The Danish owner-operator told TradeWinds its latest acquisitions will deliver in April and May.

Brokers have reported that the pair was sold by GoodBulk for $28m each in an en-bloc deal.

The ships are the 179,000-dwt Aquatonka and Aquahaha (both built 2012).

Both were built at Hyundai Heavy Industries’ Subic Bay yard in the Philippines and are fitted with ballast water treatment systems.

Speaking to TradeWinds on Tuesday, Norden chief executive Jan Rindbo said the capesize and newcastlemax segment fits well with the firm’s trading strategy and mindset.

“We live in these volatile markets, where it is important to be able to adjust our positions constantly,” he said.

“Capesizes will help us to do that because with relatively fewer transactions, you can move a larger part of your exposure, either when you want to increase exposure or reduce exposure in terms of trading the vessels.”

The company first announced its intention to get involved with capesizes in February, when it released its latest set of financial results.

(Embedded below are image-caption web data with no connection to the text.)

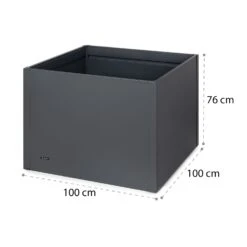 Highgrow Deluxe Hochbeet 100 X 76 X 100 Cm Verzinkter Stahl -Outdoor Grills Verkaufsgeschäft 10034751 yy 0007 logo blumfeldt Highgrow Deluxe Hochbeet 100x100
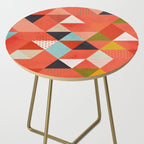 coral geometry Side Table Gallery Image 2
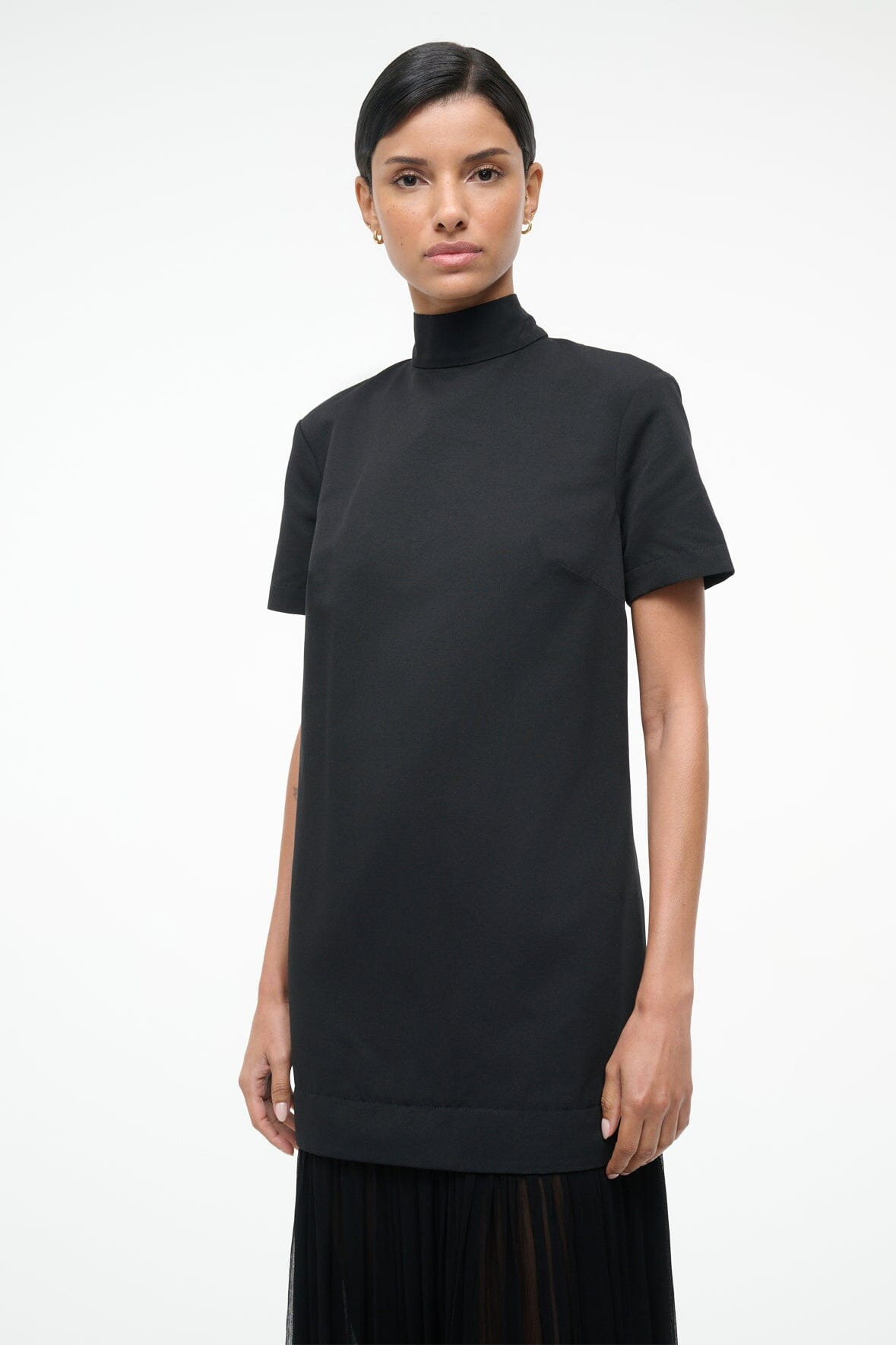 STAUD PIA DRESS BLACK - 6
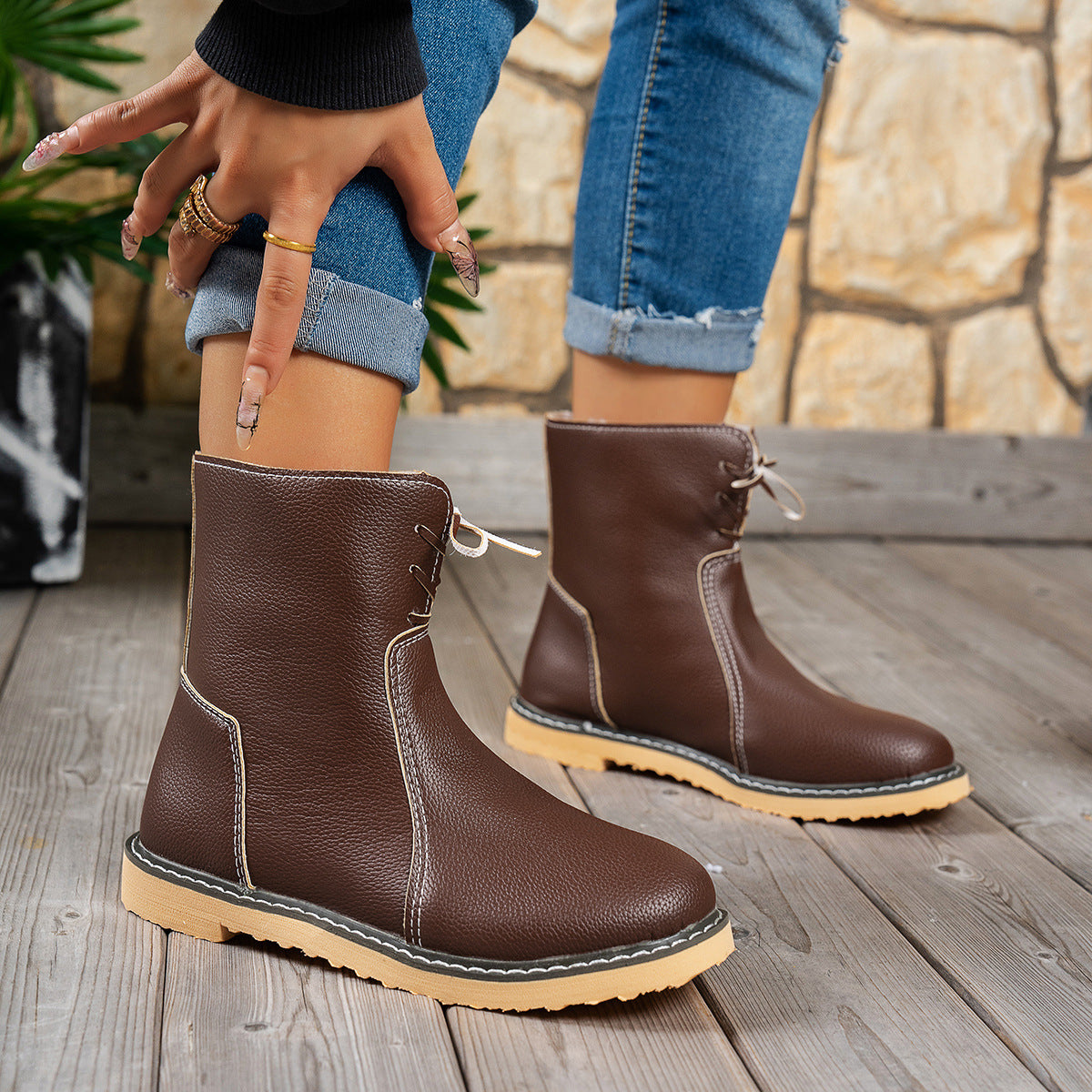 Footnity™ NordicStep Leather Boots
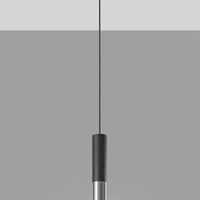 LED Hanglamp zwart chrome LOOPEZ - 1 x GU10 aansluiting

Now work is underway to make that strategy a reality.

“The idea here is, of course, that we will serve some of our existing customers, especially within the mining industry,” Rindbo said.

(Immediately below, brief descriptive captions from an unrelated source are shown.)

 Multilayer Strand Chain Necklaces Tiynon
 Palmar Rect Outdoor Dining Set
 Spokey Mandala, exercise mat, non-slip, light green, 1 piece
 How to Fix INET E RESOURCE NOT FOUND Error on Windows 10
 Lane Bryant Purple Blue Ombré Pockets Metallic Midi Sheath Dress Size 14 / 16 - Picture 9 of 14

“We also have our logistics projects, where we actually see capes playing an important role, because in many of the logistics projects that we’re working on with our customers, there is actually a capesize element where customers want to upsize because of the freight and emission savings you get from larger vessels.”

In March last year, Norden began operating a transshipment facility for manganese mining company Comilog in Gabon and aims to expand further with the logistics business.

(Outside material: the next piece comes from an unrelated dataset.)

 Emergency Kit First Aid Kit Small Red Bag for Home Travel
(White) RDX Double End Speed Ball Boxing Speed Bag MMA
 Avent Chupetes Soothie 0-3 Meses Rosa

As well as being an owner of capesize vessels, Norden will also develop an “asset-light” side of the business and is actively recruiting a team of people to oversee its nascent operated fleet.

“On one hand, we definitely want critical mass, which I think is 20 to 25 operated vessels,” Rindbo said. “Now, we’re not going to build a position of that size in 2023 because it will need to be done at the right pace.

“It also depends on when the new [capesize] team is in place.

“I think the vision here, longer term, is to have a position where we have sufficient scale to be relevant for our customers, we also have sufficient scale to have a market position, and then we also have sufficient scale that it’s a meaningful business for Norden and also how we overall manage our freight market exposure.”

Rindbo said Norden is still interviewing to find a suitable candidate to oversee the capesize desk and is “open-minded” about where in the world they could be based — Copenhagen, Singapore and Dubai are all options.

The physical business will also integrate with Norden’s existing activities within capesize freight derivatives. As TradeWinds reported last year, the company is expanding its paper trading activities with help from its proprietary trading algorithms — particularly in the capesize market, which has much more liquidity than for other freight derivatives.

“I think this sort of full-service approach where we can service our customers across all shapes, sizes and basically across all cargo sizes from 5,000 tonnes up to 200,000 tonnes is just an important element in how we think about servicing our customers,” Rindbo said.

Old girls

If the Norden capesizes are indeed those acquired from GoodBulk, the pair are older vessels without scrubbers fitted.

Clarksons estimates that the pair have an indicative Carbon Intensity Indicator (CII) rating of D — the second lowest ranking.

Rindbo is unfazed and said Norden would likely make modifications to operate the vessels more efficiently to cut fuel consumption and emissions.

“We’re not really afraid of ships that are slightly older because we feel that we have a toolbox where we can manage emissions and actually operate ships very efficiently,” he said.

“That is actually the proposition we do offer our customers. On every single voyage, we share the emission reports. We are very transparent and open around the emissions on the vessels and also believe we can have a positive impact on that.”

GOODBULK FLEET CONTINUES TO SHRINK

GoodBulk has been downsizing its fleet, selling eight capesizes and one panamax bulker in 2022 and another five this year to date.

The reported price for the Aquatonka and Aquahaha is roughly in line with what GoodBulk achieved for a pair of similar capesizes it sold earlier this year.

Brokers reported the 180,012-dwt Aquasalwador and 178,896-dwt Aquamarie (both built 2012) sold for $57m en bloc to Greek interests, said to be Laskaridis Maritime — a company controlled by the family of Athanasios (Thanassis) Laskaridis.

The latest sales will trim the GoodBulk fleet down to nine capesizes with an average age of 12 years.

Vessel sales have helped GoodBulk shore up its bottom line during a bumpy 2022 for the capesize market.

The nine bulkers it sold last year generated $155m in free cash and $67m in profit for the firm, which trades its shares on Oslo’s over-the-counter market.

GoodBulk does not usually comment on transactions reported in the market and did not immediately respond to a request.